Tasks:
a: Print the stretch of the grid definition from "defined on a" through "dimension-wise ascendingly sorted.".
b: In the grid definition, how many node points does the grid have in total?

Text excerpt:
*****

An anisotropic uniform grid $\hat{\mathcal{X}}\left([\underline{x}_i,\overline{x}_i]^n_{i=1};\mathbf{N}=(N^1,\dots,N^n\right))$ is a grid space:

defined on a rectangular space
along every dimenison, it has $N^i>1$ even-spaced nodes where the grid step size along dimension $i$ is $\Delta x[i] = \frac{\overline{x}_i-\underline{x}_i}{N^i-1}$
has total $\|\mathbf{N}\|=\prod_{i=1}^n N^i$ node points

Let $\mathbf{i}=(i^1,i^2,\dots,i^n)$ be a Cartesian index that queries a unique node point $x^\mathbf{i}$ from $\hat{\mathcal{X}}\left([\underline{x}_i,\overline{x}_i]^n_{i=1};\mathbf{N}\right)$ where $i^j=1,\dots,N^j$ and $x^\mathbf{i}[i^j] = \underline{x}_j + (i^j-1)\Delta x[j]$.

Let $\mathbf{i}'$ be another Cartesian index that only has the $j$-th element different from $\mathbf{i}$. Then in convention, if the the $j$-th element of $\mathbf{i}'$ is greater than or equal to the $j$-th element of $\mathbf{i}$, then $x^{\mathbf{i}'}[j] \geq x^{\mathbf{i}}$ holds. In other words, the grid is dimension-wise ascendingly sorted.

*****

Records provided:

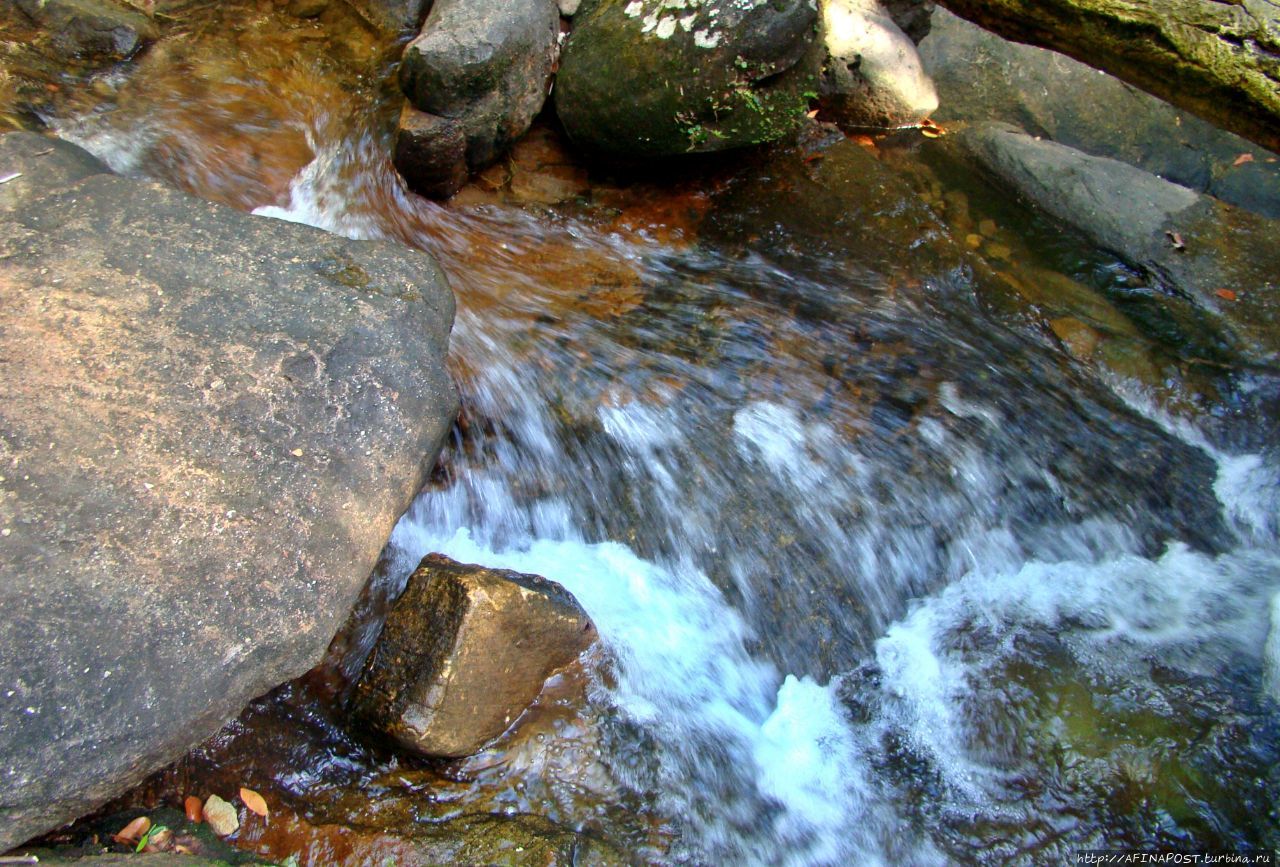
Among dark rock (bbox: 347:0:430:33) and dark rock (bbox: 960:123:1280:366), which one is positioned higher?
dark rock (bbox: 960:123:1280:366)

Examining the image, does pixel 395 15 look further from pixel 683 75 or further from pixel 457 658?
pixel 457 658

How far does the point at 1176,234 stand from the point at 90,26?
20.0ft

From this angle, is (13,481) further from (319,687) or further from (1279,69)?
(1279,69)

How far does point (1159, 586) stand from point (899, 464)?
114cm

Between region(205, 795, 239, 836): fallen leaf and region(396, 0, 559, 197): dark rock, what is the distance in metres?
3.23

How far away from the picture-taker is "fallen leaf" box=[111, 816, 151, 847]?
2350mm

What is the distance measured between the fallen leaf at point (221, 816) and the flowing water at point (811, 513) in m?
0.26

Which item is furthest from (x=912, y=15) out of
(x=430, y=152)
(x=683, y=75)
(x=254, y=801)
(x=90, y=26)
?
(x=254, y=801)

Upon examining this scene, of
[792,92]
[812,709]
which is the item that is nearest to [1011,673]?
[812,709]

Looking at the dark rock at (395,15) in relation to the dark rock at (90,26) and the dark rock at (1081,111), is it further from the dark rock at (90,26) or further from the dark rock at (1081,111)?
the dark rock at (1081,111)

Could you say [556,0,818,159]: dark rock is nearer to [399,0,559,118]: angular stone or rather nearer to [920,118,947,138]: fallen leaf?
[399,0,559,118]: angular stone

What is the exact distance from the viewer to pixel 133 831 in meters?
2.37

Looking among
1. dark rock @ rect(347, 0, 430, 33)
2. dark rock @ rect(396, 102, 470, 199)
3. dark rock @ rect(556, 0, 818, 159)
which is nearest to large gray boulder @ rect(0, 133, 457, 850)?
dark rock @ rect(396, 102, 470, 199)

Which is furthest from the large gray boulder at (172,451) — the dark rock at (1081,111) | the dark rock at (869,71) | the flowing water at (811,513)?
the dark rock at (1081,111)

*****

Solutions:
a:
defined on a rectangular space
along every dimenison, it has $N^i>1$ even-spaced nodes where the grid step size along dimension $i$ is $\Delta x[i] = \frac{\overline{x}_i-\underline{x}_i}{N^i-1}$
has total $\|\mathbf{N}\|=\prod_{i=1}^n N^i$ node points

Let $\mathbf{i}=(i^1,i^2,\dots,i^n)$ be a Cartesian index that queries a unique node point $x^\mathbf{i}$ from $\hat{\mathcal{X}}\left([\underline{x}_i,\overline{x}_i]^n_{i=1};\mathbf{N}\right)$ where $i^j=1,\dots,N^j$ and $x^\mathbf{i}[i^j] = \underline{x}_j + (i^j-1)\Delta x[j]$.

Let $\mathbf{i}'$ be another Cartesian index that only has the $j$-th element different from $\mathbf{i}$. Then in convention, if the the $j$-th element of $\mathbf{i}'$ is greater than or equal to the $j$-th element of $\mathbf{i}$, then $x^{\mathbf{i}'}[j] \geq x^{\mathbf{i}}$ holds. In other words, the grid is dimension-wise ascendingly sorted.

b: It has $\|\mathbf{N}\|=\prod_{i=1}^n N^i$ node points, the product of the node counts along every dimension.